**Your instructions**:
In the records below, find the line containing "Question Bank"; give it again exactly, along with every line that follows, and nothing else.

....

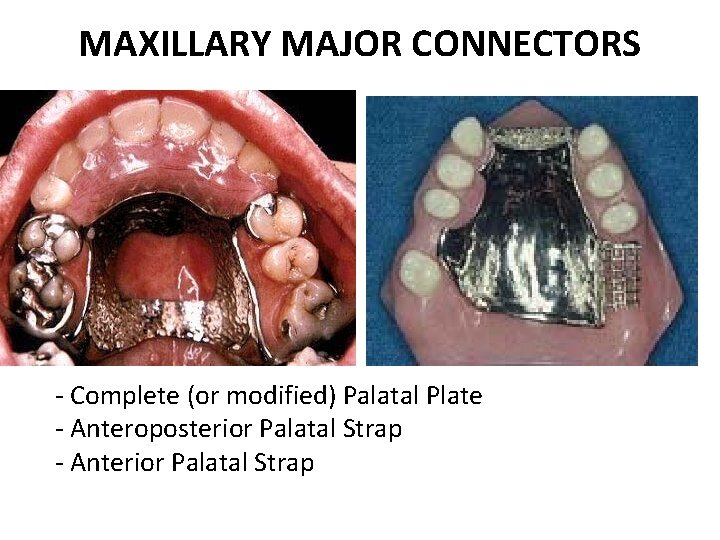 MAXILLARY MAJOR CONNECTORS

- Complete (or modified) Palatal Plate
- Anteroposterior Palatal Strap
- Anterior Palatal Strap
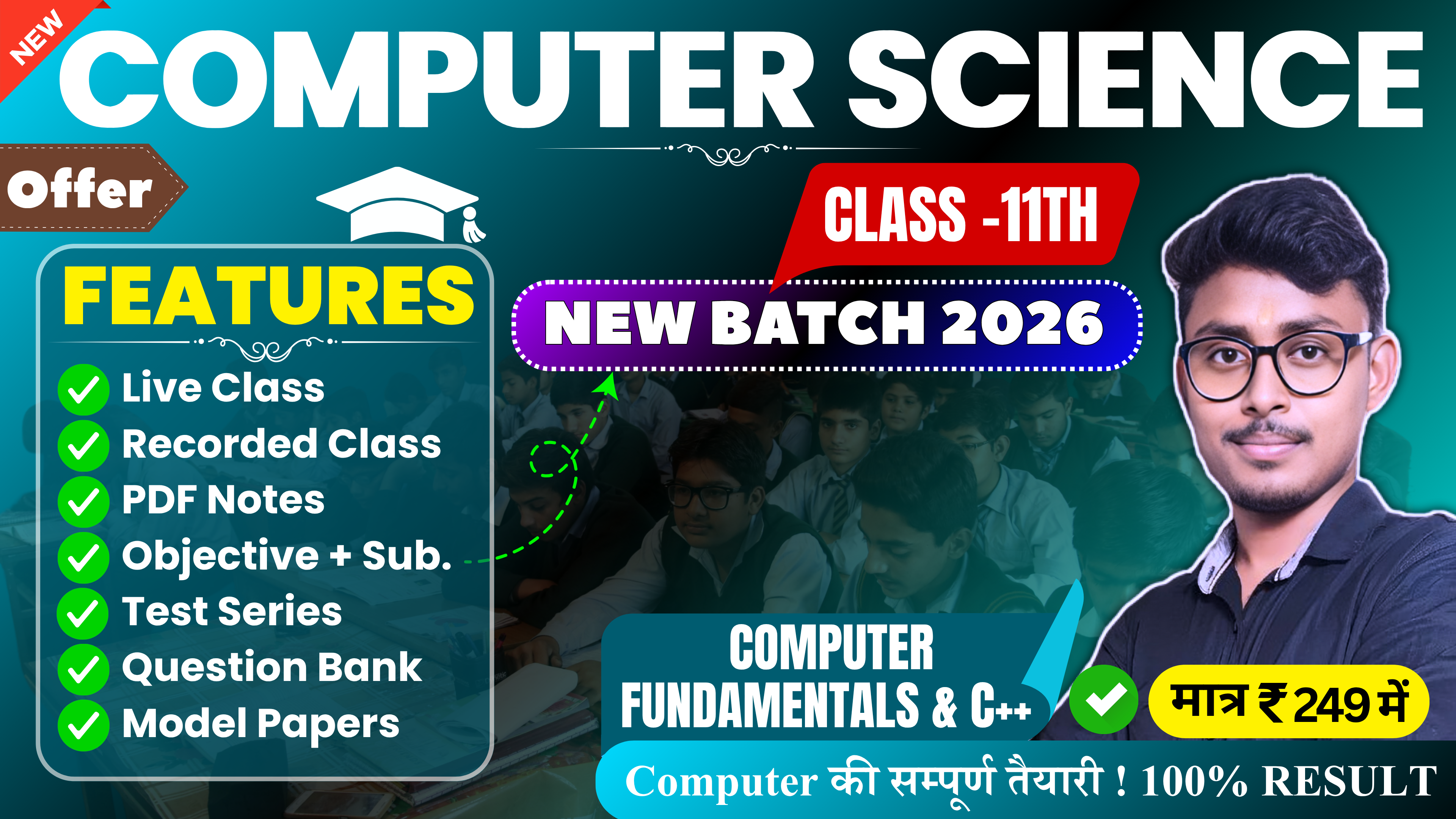 NEW

COMPUTER SCIENCE

Offer

FEATURES

Live Class
Recorded Class
PDF Notes
Objective + Sub.
Test Series
Question Bank
Model Papers

CLASS -11TH

NEW BATCH 2026

COMPUTER FUNDAMENTALS & C++

मात्र ₹249 में

Computer की सम्पूर्ण तैयारी ! 100% RESULT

....

**Your response**:
Question Bank
Model Papers

CLASS -11TH

NEW BATCH 2026

COMPUTER FUNDAMENTALS & C++

मात्र ₹249 में

Computer की सम्पूर्ण तैयारी ! 100% RESULT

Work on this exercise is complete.